Weather tracker: monsoon rains cause deadly floods in Pakistan and India | Pakistan

Heavy monsoon rains have continued to pummel the Indian subcontinent over the past week, bringing devastating flooding and landslides and leaving hundreds of people dead in what has already been one of the deadliest monsoon seasons in recent years.

Moist air surging inland from the Bay of Bengal and the Arabian Sea was driven into Pakistan and north-west India late last week by strong southwesterly monsoon winds. Combined with developing areas of low pressure, this triggered a succession of torrential downpours.

Last Friday more than 300 people were killed after cloudbursts – episodes in which hourly rainfall exceeds 100mm – struck mountainous regions of northern Pakistan and India. In Buner district, in Pakistan’s Khyber Pakhtunkhwa province, 150mm was recorded in just one hour. The downpours unleashed destructive flash floods that swept through valleys and villages carrying rocks and debris.

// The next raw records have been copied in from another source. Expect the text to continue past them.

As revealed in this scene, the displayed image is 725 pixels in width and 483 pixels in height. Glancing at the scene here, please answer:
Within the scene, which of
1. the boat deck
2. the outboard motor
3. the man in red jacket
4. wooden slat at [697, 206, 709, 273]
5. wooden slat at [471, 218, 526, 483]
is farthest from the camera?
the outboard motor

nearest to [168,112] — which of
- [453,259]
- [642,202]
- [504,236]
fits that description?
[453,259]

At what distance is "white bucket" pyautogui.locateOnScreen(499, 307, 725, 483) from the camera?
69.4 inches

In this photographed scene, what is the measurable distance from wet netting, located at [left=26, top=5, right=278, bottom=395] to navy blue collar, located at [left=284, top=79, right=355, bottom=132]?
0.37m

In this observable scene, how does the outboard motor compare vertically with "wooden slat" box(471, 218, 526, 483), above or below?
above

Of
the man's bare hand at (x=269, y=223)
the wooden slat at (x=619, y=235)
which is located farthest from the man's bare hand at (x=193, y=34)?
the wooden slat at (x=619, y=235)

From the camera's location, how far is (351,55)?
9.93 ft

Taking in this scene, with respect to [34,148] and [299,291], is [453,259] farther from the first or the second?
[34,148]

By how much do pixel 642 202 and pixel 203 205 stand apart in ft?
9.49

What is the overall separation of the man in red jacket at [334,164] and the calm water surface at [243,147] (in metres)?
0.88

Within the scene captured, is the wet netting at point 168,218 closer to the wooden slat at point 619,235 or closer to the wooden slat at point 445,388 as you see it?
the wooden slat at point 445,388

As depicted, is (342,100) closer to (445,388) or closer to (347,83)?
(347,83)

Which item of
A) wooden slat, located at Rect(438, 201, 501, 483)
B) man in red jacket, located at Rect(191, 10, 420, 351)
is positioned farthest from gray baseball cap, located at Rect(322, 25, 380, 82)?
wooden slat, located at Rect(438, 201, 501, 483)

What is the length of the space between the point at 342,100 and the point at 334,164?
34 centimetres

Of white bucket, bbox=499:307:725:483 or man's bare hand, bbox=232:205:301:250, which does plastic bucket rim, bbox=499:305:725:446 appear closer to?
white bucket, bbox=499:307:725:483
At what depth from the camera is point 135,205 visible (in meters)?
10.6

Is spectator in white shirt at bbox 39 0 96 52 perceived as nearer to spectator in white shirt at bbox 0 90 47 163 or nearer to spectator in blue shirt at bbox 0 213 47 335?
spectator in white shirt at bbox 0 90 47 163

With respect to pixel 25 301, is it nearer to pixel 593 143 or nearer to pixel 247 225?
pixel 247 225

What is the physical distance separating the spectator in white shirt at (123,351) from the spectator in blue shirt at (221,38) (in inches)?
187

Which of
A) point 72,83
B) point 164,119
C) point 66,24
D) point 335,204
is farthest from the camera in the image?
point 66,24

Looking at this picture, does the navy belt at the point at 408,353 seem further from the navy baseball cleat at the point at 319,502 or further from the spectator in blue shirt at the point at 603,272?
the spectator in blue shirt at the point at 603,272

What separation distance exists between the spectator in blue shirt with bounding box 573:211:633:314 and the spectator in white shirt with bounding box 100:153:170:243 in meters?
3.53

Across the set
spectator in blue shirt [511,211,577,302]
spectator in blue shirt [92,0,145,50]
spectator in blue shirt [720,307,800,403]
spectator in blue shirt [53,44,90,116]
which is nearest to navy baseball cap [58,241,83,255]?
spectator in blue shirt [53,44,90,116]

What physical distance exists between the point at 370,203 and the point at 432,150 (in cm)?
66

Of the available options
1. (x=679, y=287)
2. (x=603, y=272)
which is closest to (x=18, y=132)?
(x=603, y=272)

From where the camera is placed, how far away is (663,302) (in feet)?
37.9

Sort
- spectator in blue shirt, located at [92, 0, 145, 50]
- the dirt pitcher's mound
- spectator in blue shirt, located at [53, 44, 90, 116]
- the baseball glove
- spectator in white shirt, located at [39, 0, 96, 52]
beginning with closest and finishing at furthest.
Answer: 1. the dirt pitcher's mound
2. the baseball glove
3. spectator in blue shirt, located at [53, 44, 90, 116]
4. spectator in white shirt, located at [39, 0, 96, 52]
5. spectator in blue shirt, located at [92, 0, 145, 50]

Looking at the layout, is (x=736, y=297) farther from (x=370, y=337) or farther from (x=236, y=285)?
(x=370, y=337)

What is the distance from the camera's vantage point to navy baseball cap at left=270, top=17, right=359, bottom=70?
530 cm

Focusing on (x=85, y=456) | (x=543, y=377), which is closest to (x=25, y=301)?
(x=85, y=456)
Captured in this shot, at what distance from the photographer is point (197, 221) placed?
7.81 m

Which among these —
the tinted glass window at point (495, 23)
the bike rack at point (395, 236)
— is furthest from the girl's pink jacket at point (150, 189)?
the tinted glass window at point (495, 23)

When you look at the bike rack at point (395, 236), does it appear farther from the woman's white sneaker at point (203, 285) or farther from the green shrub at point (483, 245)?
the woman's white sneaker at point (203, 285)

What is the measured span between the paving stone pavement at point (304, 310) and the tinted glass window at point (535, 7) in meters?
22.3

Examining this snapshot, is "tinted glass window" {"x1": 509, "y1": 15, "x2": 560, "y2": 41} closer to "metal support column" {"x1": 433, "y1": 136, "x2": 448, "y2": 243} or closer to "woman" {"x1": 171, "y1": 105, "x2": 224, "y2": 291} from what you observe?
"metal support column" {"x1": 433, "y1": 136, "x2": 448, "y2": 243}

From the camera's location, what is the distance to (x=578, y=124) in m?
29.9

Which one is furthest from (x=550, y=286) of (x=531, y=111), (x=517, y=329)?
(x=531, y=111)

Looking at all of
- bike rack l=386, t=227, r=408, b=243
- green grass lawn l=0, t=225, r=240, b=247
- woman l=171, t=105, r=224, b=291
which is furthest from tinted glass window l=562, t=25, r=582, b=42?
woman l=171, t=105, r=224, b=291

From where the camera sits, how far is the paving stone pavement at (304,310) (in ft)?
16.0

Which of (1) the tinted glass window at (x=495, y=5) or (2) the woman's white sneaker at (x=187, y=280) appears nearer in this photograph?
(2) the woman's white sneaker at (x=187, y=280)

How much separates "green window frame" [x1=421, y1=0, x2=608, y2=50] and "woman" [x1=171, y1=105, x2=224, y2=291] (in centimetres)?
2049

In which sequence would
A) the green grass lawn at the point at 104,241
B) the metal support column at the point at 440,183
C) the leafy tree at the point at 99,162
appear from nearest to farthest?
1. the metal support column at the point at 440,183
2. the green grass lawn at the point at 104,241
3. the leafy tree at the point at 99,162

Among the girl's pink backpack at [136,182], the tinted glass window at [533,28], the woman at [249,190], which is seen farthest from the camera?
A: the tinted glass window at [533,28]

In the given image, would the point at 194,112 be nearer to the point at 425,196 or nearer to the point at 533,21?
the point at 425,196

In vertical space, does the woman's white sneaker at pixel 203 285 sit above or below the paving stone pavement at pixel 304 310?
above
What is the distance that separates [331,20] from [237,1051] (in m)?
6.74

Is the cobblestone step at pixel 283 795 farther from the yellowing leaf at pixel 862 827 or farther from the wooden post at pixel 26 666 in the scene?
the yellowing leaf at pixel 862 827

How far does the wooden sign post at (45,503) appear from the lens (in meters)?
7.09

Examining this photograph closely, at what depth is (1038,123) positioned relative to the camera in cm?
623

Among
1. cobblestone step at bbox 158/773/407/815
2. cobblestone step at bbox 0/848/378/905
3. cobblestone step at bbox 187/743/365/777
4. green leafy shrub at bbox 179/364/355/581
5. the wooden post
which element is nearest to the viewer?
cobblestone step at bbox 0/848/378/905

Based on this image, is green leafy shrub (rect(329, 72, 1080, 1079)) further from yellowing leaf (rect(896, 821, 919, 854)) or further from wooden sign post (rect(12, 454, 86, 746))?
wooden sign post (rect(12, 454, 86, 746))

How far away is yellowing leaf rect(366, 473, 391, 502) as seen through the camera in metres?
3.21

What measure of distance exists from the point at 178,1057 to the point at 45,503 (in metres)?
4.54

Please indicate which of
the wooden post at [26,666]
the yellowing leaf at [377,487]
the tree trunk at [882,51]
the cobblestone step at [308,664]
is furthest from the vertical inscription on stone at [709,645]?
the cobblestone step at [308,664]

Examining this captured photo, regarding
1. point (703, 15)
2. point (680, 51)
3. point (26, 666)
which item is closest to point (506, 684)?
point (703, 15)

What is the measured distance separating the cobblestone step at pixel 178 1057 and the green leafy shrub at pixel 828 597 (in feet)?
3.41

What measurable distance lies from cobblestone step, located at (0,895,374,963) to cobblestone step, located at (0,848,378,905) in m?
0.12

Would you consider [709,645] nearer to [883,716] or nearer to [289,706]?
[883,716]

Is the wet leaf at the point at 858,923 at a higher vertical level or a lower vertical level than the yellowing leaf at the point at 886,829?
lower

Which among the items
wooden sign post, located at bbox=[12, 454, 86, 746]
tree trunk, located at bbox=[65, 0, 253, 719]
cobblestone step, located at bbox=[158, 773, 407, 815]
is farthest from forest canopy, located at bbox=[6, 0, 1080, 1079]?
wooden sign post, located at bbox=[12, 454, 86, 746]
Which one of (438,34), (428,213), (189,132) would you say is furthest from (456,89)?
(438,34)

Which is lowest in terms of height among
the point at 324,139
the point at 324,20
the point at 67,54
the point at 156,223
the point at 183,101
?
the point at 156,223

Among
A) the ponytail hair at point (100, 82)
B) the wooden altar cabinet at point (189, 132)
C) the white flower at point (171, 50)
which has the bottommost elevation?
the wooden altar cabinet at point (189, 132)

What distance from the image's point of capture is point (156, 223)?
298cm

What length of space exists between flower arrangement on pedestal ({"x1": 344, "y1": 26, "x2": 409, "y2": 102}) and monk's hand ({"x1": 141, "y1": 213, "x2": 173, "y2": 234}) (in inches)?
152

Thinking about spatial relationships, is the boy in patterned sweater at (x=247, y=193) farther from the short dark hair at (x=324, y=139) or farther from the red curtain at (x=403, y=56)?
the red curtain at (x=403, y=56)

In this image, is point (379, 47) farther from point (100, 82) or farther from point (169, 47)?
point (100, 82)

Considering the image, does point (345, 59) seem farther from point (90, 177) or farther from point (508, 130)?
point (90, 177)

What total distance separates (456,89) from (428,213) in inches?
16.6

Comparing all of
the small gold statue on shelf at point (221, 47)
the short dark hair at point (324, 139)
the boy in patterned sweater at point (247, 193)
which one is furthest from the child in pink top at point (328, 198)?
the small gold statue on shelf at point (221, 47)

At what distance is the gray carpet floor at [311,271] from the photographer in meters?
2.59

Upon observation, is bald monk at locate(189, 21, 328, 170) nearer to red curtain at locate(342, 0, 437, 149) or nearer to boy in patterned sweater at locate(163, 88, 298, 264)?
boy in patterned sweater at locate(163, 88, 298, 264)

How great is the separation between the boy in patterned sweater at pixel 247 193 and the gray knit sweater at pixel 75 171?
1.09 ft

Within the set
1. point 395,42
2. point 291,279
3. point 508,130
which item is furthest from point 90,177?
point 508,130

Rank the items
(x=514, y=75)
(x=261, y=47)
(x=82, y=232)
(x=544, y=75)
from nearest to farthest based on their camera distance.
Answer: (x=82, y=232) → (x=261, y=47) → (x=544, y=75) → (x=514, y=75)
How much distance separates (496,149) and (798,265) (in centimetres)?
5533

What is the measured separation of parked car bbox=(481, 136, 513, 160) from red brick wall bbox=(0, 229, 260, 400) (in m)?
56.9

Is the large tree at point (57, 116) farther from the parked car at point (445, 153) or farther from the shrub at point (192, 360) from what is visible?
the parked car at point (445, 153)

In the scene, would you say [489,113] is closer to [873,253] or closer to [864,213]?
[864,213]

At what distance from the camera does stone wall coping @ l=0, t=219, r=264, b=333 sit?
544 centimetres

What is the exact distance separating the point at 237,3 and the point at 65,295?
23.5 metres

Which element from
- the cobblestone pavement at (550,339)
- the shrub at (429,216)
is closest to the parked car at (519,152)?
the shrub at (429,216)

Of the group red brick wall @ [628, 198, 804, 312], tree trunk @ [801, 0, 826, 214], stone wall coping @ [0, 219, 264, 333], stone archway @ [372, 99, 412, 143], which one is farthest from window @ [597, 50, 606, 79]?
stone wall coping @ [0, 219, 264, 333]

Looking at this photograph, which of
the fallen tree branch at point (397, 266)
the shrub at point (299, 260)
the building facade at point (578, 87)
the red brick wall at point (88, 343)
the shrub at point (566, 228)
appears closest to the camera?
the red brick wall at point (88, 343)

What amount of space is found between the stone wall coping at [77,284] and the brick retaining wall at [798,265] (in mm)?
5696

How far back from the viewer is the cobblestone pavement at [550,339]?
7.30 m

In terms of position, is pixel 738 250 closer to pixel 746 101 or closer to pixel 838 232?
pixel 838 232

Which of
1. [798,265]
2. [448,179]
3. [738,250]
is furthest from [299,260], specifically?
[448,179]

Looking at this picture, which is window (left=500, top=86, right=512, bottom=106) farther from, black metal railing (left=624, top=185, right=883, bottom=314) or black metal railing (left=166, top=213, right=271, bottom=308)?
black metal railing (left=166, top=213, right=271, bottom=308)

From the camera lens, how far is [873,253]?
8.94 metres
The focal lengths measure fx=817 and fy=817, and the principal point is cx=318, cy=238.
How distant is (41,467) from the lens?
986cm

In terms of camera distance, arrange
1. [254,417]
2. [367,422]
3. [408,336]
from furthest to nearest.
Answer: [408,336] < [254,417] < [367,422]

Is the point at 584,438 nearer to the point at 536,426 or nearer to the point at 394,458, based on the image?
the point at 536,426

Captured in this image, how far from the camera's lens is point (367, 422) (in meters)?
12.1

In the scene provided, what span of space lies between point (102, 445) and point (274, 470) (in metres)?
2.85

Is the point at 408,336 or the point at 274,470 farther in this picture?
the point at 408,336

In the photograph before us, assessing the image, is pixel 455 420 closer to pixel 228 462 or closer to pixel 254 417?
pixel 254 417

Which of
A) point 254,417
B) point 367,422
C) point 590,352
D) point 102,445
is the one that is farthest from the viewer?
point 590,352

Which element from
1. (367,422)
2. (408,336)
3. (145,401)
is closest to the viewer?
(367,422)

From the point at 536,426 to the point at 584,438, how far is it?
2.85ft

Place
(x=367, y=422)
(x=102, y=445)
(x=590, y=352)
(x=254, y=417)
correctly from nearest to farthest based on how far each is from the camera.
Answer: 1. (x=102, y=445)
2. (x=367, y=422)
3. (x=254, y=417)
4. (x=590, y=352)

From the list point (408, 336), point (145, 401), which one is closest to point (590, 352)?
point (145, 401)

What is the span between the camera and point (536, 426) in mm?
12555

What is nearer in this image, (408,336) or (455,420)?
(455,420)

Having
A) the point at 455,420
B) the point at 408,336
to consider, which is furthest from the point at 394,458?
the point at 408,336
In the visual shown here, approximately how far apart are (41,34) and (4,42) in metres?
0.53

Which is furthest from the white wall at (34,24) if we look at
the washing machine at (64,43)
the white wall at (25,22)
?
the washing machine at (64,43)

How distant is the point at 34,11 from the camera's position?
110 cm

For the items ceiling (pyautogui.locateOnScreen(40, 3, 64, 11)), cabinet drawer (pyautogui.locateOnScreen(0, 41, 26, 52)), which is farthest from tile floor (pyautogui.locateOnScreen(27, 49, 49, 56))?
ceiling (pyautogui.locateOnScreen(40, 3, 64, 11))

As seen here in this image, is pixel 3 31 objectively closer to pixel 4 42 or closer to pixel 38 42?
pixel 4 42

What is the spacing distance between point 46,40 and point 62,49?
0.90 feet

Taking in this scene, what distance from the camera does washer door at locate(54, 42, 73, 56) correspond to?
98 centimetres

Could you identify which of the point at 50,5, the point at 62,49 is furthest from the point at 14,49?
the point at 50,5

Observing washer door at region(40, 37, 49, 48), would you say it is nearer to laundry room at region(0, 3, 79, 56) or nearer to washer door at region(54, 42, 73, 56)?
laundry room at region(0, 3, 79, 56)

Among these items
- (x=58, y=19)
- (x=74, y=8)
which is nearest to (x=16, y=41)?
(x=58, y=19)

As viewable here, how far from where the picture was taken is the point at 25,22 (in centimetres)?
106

More than 240 people were killed in that single event alone, making it the most catastrophic episode of the season so far. Since the onset of the monsoon in late May, Pakistan’s National Disaster Management Authority estimates that nearly 750 people have died.

Farther south, Mumbai also endured extreme rainfall over the last week. Between 15 and 19 August, parts of the city recorded 837mm of rain – comparable to the annual average for southern England – leading to widespread and prolonged flooding. At least 21 people were killed, among them a man who was electrocuted after wading into flood waters containing a live wire.

People wade through flood water in a street in Mumbai. Photograph: Divyakant Solanki/EPA

Transport was severely disrupted, with roads waterlogged, train services halted leaving hundreds stranded on platforms, and numerous flights cancelled or diverted. With the Mithi River close to bursting its banks, hundreds of residents in low-lying neighbourhoods nearby were evacuated to higher ground.

Elsewhere, the heatwave that gripped much of Europe for more than a week has finally broken, replaced by severe thunderstorms. On Wednesday and Thursday about 500,000 lightning strikes were detected across the continent, most of them over southern France, Italy and the Balkans.

Italy bore the brunt of the storms, which were fuelled by an area of low pressure moving in from over the unusually warm Mediterranean, allowing moist unstable air to clash with the hot air mass that had built during the heatwave. Downpours from the storms triggered landslides, uprooted trees and blocked roads, and in Sicily rivers burst their banks, sweeping away cars. One person remains missing.